Narasi Masa Lalu
Narasi masa lalu adalah lokus politik. Di dalamnya, narasi sejarah resmi yang mengagungkan keberhasilan rezim otoriter
senantiasa berhadapan dengan narasi korban, khususnya perempuan, yang membongkar banyak mitos dan fantasi yang
diproduksi rezim.
Seperti dikatakan sejarawan Hilmar Farid dalam lokakarya mengenai historiografi Indonesia di Yogyakarta beberapa
waktu lalu, narasi korban penting untuk memahami negara otoriter dengan pembangunan yang kapitalistik dan
kemungkinan mengubahnya.
"Kecenderungannya sekarang adalah menyelesaikan krisis politik dengan potensi mereproduksi modus-modus
otoritarianisme," ujar Agung Putri, Direktur Lembaga Studi dan Advokasi Masyarakat (Elsam). "Ketika tak ada narasi lain
dari masa lalu dan tak ada usaha menuju ke situ, hal itu akan semakin mudah dilakukan."
Narasi korban peristiwa politik, khususnya peristiwa 1965, senantiasa berhadapan dengan kelompok, yang atas nama
apa pun terus berusaha menghentikan upaya itu.

● ● ● ●

Petunjuk Latihan:
(a) Salin ulang dokumen, semua bagian dari "Seperti dikatakan sejarawan" sampai ke "menghentikan upaya itu.", lalu tukar "lokakarya" dengan "seminar".
(b) Tolong sebutkan siapa Direktur Lembaga Studi dan Advokasi Masyarakat (Elsam) menurut dokumen.
Daftar ini diambil dari sumber yang berbeda dengan dokumen.

Data yang Diberikan:

● ● ● ●

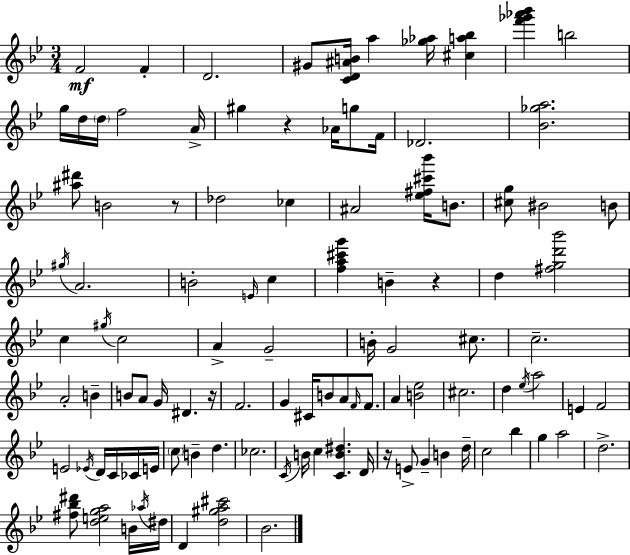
{
  \clef treble
  \numericTimeSignature
  \time 3/4
  \key bes \major
  f'2\mf f'4-. | d'2. | gis'8 <c' d' ais' b'>16 a''4 <ges'' aes''>16 <cis'' a'' bes''>4 | <f''' ges''' aes''' bes'''>4 b''2 | \break g''16 d''16 \parenthesize d''16 f''2 a'16-> | gis''4 r4 aes'16 g''8 f'16 | des'2. | <bes' ges'' a''>2. | \break <ais'' dis'''>8 b'2 r8 | des''2 ces''4 | ais'2 <ees'' fis'' cis''' bes'''>16 b'8. | <cis'' g''>8 bis'2 b'8 | \break \acciaccatura { gis''16 } a'2. | b'2-. \grace { e'16 } c''4 | <f'' a'' cis''' g'''>4 b'4-- r4 | d''4 <fis'' g'' d''' bes'''>2 | \break c''4 \acciaccatura { gis''16 } c''2 | a'4-> g'2-- | b'16-. g'2 | cis''8. c''2.-- | \break a'2-. b'4-- | b'8 a'8 g'16 dis'4. | r16 f'2. | g'4 cis'16 b'8 a'8 | \break \grace { f'16 } f'8. a'4 <b' ees''>2 | cis''2. | d''4 \acciaccatura { ees''16 } a''2 | e'4 f'2 | \break e'2 | \acciaccatura { ees'16 } d'16 c'16 ces'16 e'16 \parenthesize c''8 b'4-- | d''4. ces''2. | \acciaccatura { c'16 } b'16 c''4 | \break <c' b' dis''>4. d'16 r16 e'8-> g'4-- | b'4 d''16-- c''2 | bes''4 g''4 a''2 | d''2.-> | \break <fis'' bes'' dis'''>8 <d'' e'' g'' a''>2 | b'16 \acciaccatura { aes''16 } dis''16 d'4 | <d'' gis'' a'' cis'''>2 bes'2. | \bar "|."
}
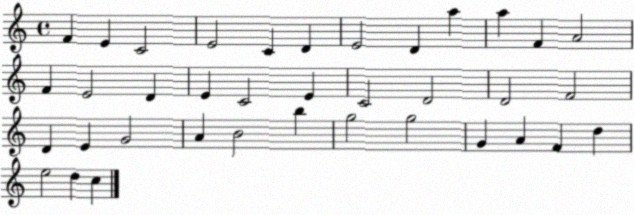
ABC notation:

X:1
T:Untitled
M:4/4
L:1/4
K:C
F E C2 E2 C D E2 D a a F A2 F E2 D E C2 E C2 D2 D2 F2 D E G2 A B2 b g2 g2 G A F d e2 d c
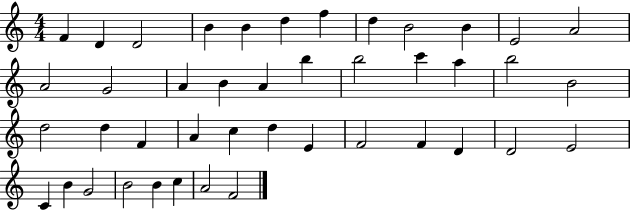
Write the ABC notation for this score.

X:1
T:Untitled
M:4/4
L:1/4
K:C
F D D2 B B d f d B2 B E2 A2 A2 G2 A B A b b2 c' a b2 B2 d2 d F A c d E F2 F D D2 E2 C B G2 B2 B c A2 F2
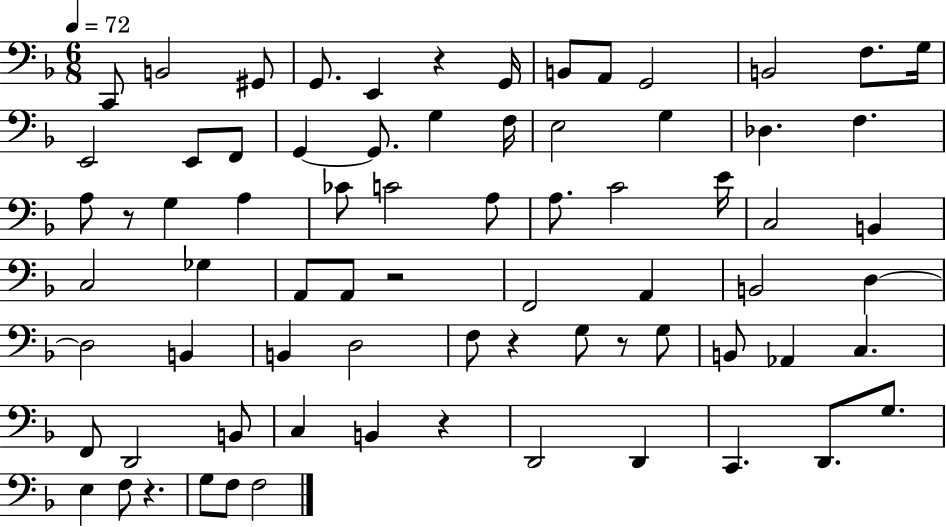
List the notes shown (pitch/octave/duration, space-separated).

C2/e B2/h G#2/e G2/e. E2/q R/q G2/s B2/e A2/e G2/h B2/h F3/e. G3/s E2/h E2/e F2/e G2/q G2/e. G3/q F3/s E3/h G3/q Db3/q. F3/q. A3/e R/e G3/q A3/q CES4/e C4/h A3/e A3/e. C4/h E4/s C3/h B2/q C3/h Gb3/q A2/e A2/e R/h F2/h A2/q B2/h D3/q D3/h B2/q B2/q D3/h F3/e R/q G3/e R/e G3/e B2/e Ab2/q C3/q. F2/e D2/h B2/e C3/q B2/q R/q D2/h D2/q C2/q. D2/e. G3/e. E3/q F3/e R/q. G3/e F3/e F3/h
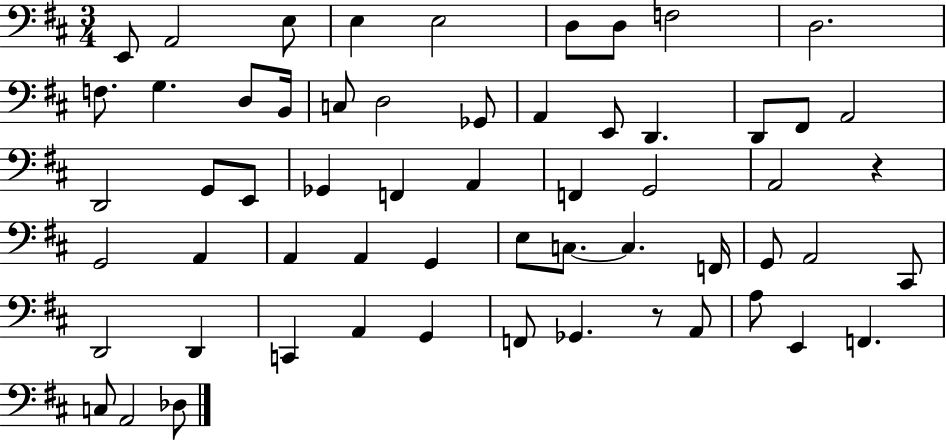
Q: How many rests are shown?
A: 2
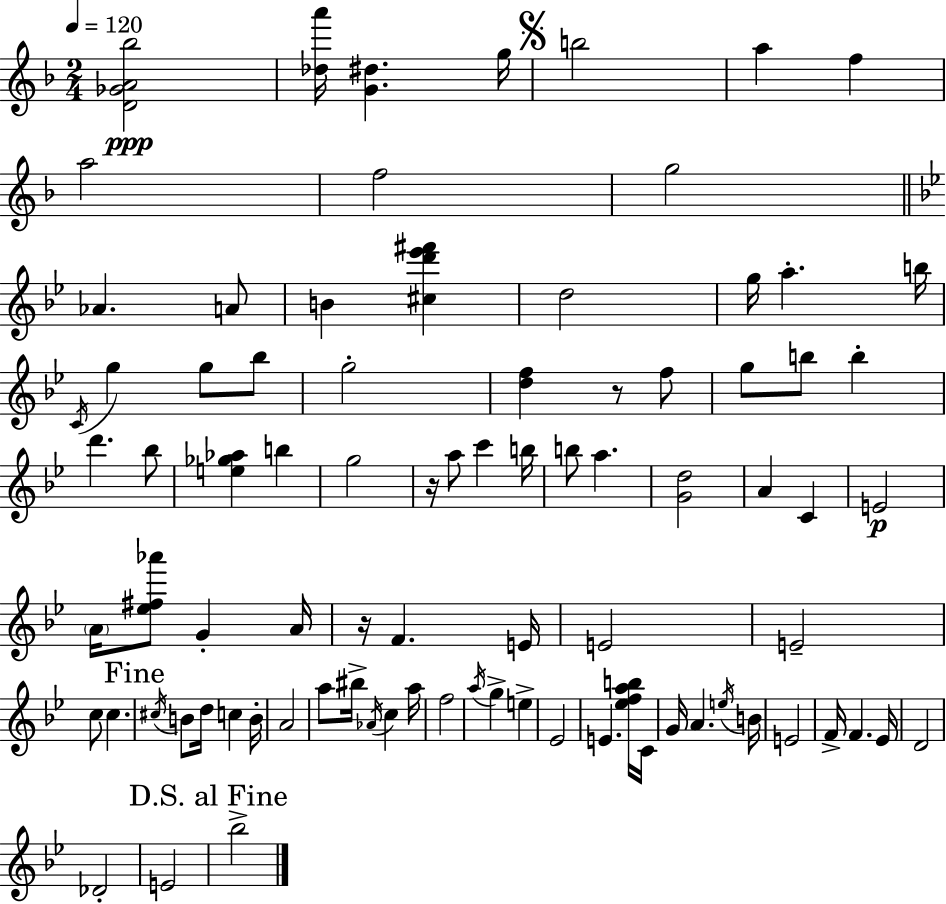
X:1
T:Untitled
M:2/4
L:1/4
K:Dm
[D_GA_b]2 [_da']/4 [G^d] g/4 b2 a f a2 f2 g2 _A A/2 B [^cd'_e'^f'] d2 g/4 a b/4 C/4 g g/2 _b/2 g2 [df] z/2 f/2 g/2 b/2 b d' _b/2 [e_g_a] b g2 z/4 a/2 c' b/4 b/2 a [Gd]2 A C E2 A/4 [_e^f_a']/2 G A/4 z/4 F E/4 E2 E2 c/2 c ^c/4 B/2 d/4 c B/4 A2 a/2 ^b/4 _A/4 c a/4 f2 a/4 g e _E2 E [_efab]/4 C/4 G/4 A e/4 B/4 E2 F/4 F _E/4 D2 _D2 E2 _b2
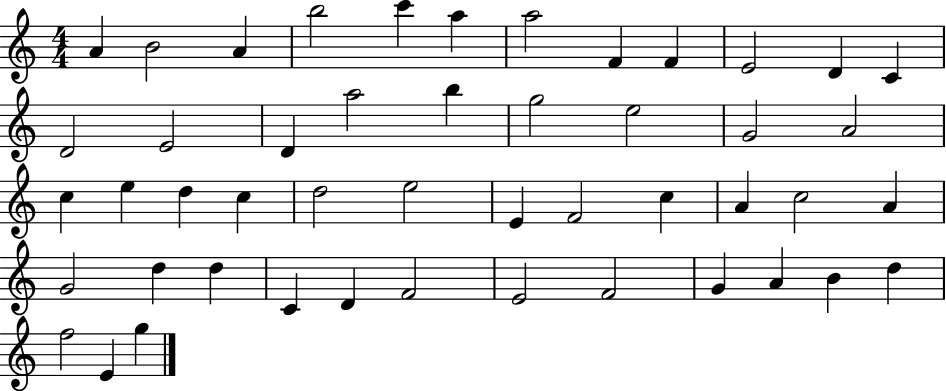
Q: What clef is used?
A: treble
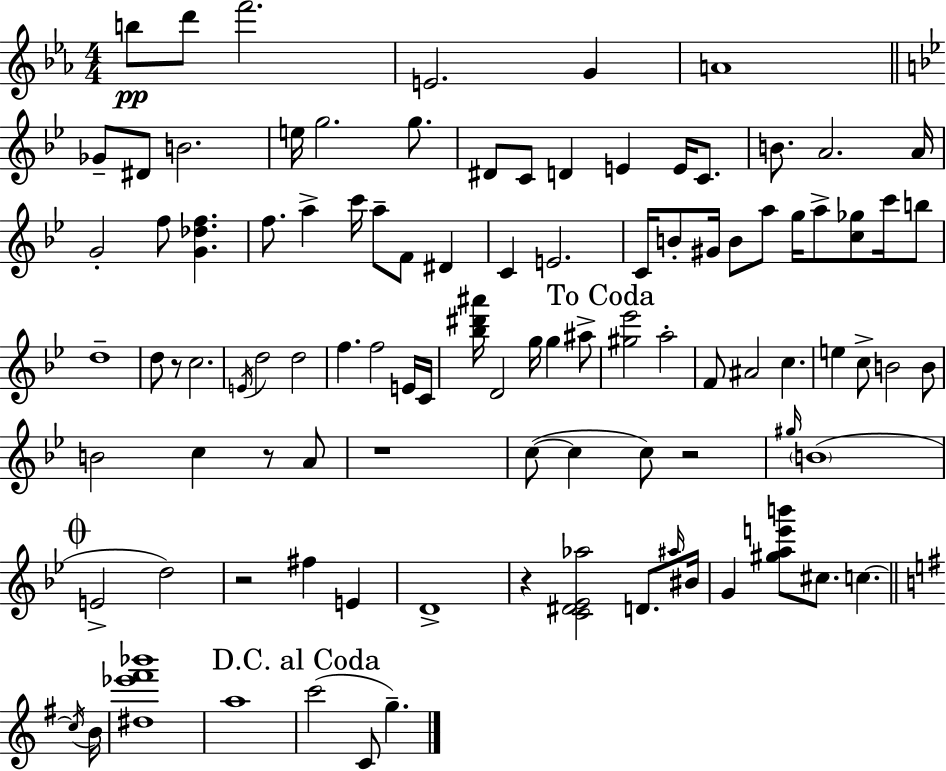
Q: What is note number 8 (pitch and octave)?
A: D#4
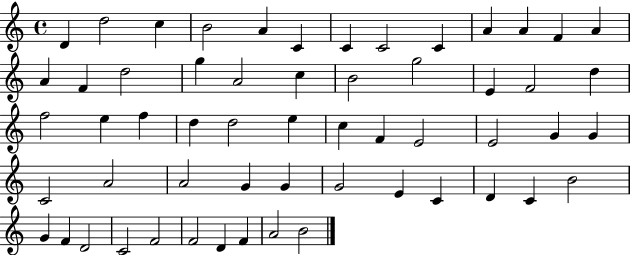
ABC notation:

X:1
T:Untitled
M:4/4
L:1/4
K:C
D d2 c B2 A C C C2 C A A F A A F d2 g A2 c B2 g2 E F2 d f2 e f d d2 e c F E2 E2 G G C2 A2 A2 G G G2 E C D C B2 G F D2 C2 F2 F2 D F A2 B2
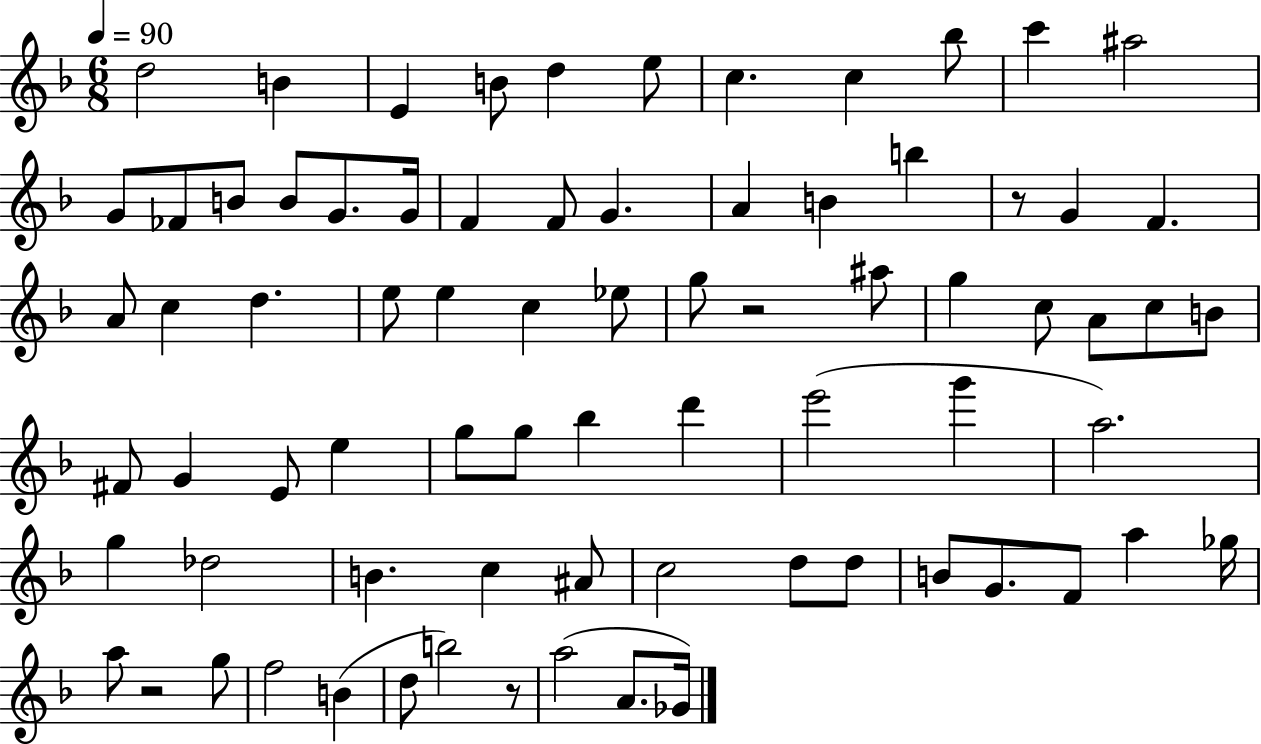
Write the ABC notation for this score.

X:1
T:Untitled
M:6/8
L:1/4
K:F
d2 B E B/2 d e/2 c c _b/2 c' ^a2 G/2 _F/2 B/2 B/2 G/2 G/4 F F/2 G A B b z/2 G F A/2 c d e/2 e c _e/2 g/2 z2 ^a/2 g c/2 A/2 c/2 B/2 ^F/2 G E/2 e g/2 g/2 _b d' e'2 g' a2 g _d2 B c ^A/2 c2 d/2 d/2 B/2 G/2 F/2 a _g/4 a/2 z2 g/2 f2 B d/2 b2 z/2 a2 A/2 _G/4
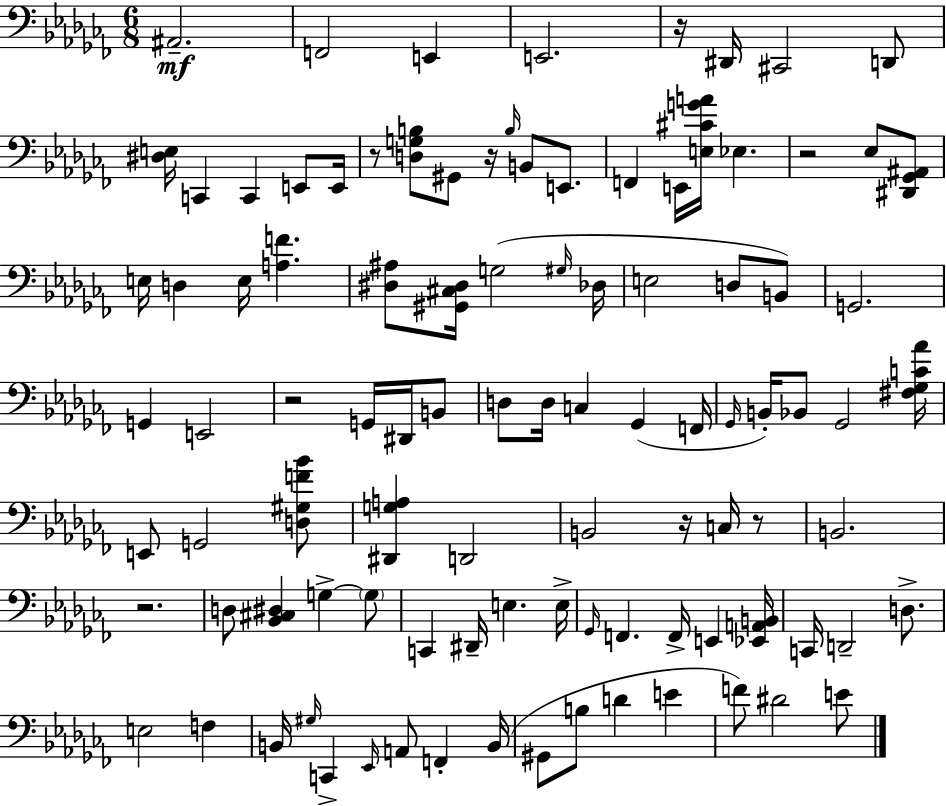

● ● ● ●

Jawaban Latihan:
(a)
Seperti dikatakan sejarawan Hilmar Farid dalam seminar mengenai historiografi Indonesia di Yogyakarta beberapa
waktu lalu, narasi korban penting untuk memahami negara otoriter dengan pembangunan yang kapitalistik dan
kemungkinan mengubahnya.
"Kecenderungannya sekarang adalah menyelesaikan krisis politik dengan potensi mereproduksi modus-modus
otoritarianisme," ujar Agung Putri, Direktur Lembaga Studi dan Advokasi Masyarakat (Elsam). "Ketika tak ada narasi lain
dari masa lalu dan tak ada usaha menuju ke situ, hal itu akan semakin mudah dilakukan."
Narasi korban peristiwa politik, khususnya peristiwa 1965, senantiasa berhadapan dengan kelompok, yang atas nama
apa pun terus berusaha menghentikan upaya itu.

(b) Agung Putri.